OBJECTIVE 1 | Reproduce the AGREE passage below word for word, starting with "The Assume Guarantee" and going on through "the model checking.".
OBJECTIVE 2 |
Answer these questions using the AGREE passage below:
(a) What algorithm does AGREE use underneath for its model checking?
(b) What do guarantees describe?
(c) Which project holds the source code for the help documentation?

PASSAGE TO READ |
-----

The Assume Guarantee REasoning Environment (AGREE) is a compositional, assume-guarantee-style model checker for AADL models. It is compositional in that it attempts to prove properties about one layer of the architecture using properties allocated to subcomponents. The composition is performed in terms of assumptions and guarantees that are provided for each component. Assumptions describe the expectations the component has on the environment, while guarantees describe bounds on the behavior of the component. AGREE is integrated into the OSATE AADL model development environment and uses k-induction as the underlying algorithm for the model checking.

User Guide

The user's guide for AGREE, including description of the plug-in for OSATE, assume-guarantee concepts, specification language reference manual, and examples is contained in the in-tool help. The source code for the help documentation is contained in the com.rockwellcollins.atc.agree.doc project.

-----

DATASET CONTENT |

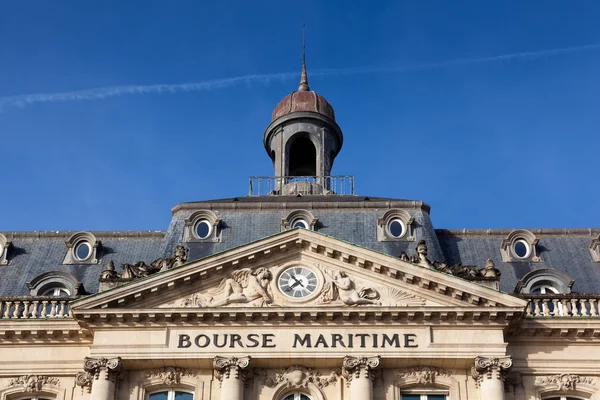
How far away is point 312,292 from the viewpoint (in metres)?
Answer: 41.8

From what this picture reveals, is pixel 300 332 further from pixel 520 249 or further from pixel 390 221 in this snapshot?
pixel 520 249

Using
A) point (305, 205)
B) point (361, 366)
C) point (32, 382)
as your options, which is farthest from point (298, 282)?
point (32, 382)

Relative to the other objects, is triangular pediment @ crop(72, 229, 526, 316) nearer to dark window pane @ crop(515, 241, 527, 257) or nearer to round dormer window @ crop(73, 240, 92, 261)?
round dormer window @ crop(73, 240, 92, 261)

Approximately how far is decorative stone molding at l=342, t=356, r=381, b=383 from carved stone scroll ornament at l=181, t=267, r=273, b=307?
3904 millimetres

-----

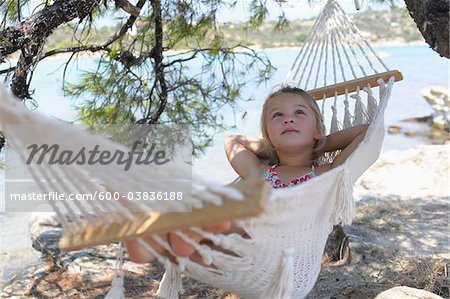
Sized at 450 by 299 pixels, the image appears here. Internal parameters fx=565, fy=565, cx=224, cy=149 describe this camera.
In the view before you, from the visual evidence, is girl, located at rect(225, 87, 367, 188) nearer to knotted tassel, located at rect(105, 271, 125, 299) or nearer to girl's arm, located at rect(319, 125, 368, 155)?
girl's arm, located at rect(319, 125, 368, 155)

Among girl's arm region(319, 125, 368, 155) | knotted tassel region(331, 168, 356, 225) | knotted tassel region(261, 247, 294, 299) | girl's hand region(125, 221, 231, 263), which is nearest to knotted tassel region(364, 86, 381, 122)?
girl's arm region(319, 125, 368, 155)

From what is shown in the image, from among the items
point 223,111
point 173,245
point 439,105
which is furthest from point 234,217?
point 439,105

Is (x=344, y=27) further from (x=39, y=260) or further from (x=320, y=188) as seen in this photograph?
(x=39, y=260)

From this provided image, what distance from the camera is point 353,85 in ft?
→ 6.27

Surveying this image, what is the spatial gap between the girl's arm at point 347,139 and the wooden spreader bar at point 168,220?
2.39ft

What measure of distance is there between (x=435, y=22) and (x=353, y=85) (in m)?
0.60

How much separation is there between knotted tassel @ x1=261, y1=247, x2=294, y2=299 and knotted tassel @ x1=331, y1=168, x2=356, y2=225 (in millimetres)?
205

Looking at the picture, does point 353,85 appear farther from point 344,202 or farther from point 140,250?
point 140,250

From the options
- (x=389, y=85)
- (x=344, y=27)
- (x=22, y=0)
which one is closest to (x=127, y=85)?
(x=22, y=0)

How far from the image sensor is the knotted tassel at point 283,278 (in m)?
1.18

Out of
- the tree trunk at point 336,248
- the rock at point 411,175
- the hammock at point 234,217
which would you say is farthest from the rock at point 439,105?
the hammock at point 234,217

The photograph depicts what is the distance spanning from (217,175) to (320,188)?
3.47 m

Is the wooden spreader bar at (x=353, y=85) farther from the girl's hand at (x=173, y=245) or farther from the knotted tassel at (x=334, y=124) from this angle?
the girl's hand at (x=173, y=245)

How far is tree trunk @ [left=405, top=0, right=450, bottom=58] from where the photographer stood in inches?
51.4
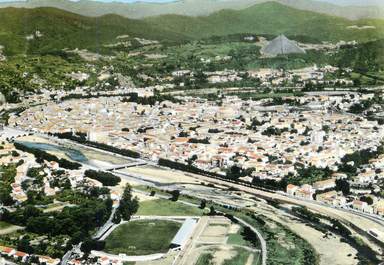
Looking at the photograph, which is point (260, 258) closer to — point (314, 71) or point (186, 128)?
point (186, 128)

-----

RESULT 1 |
The Assume Guarantee REasoning Environment (AGREE) is a compositional, assume-guarantee-style model checker for AADL models. It is compositional in that it attempts to prove properties about one layer of the architecture using properties allocated to subcomponents. The composition is performed in terms of assumptions and guarantees that are provided for each component. Assumptions describe the expectations the component has on the environment, while guarantees describe bounds on the behavior of the component. AGREE is integrated into the OSATE AADL model development environment and uses k-induction as the underlying algorithm for the model checking.

RESULT 2 |
(a) k-induction
(b) Bounds on the behavior of the component
(c) The com.rockwellcollins.atc.agree.doc project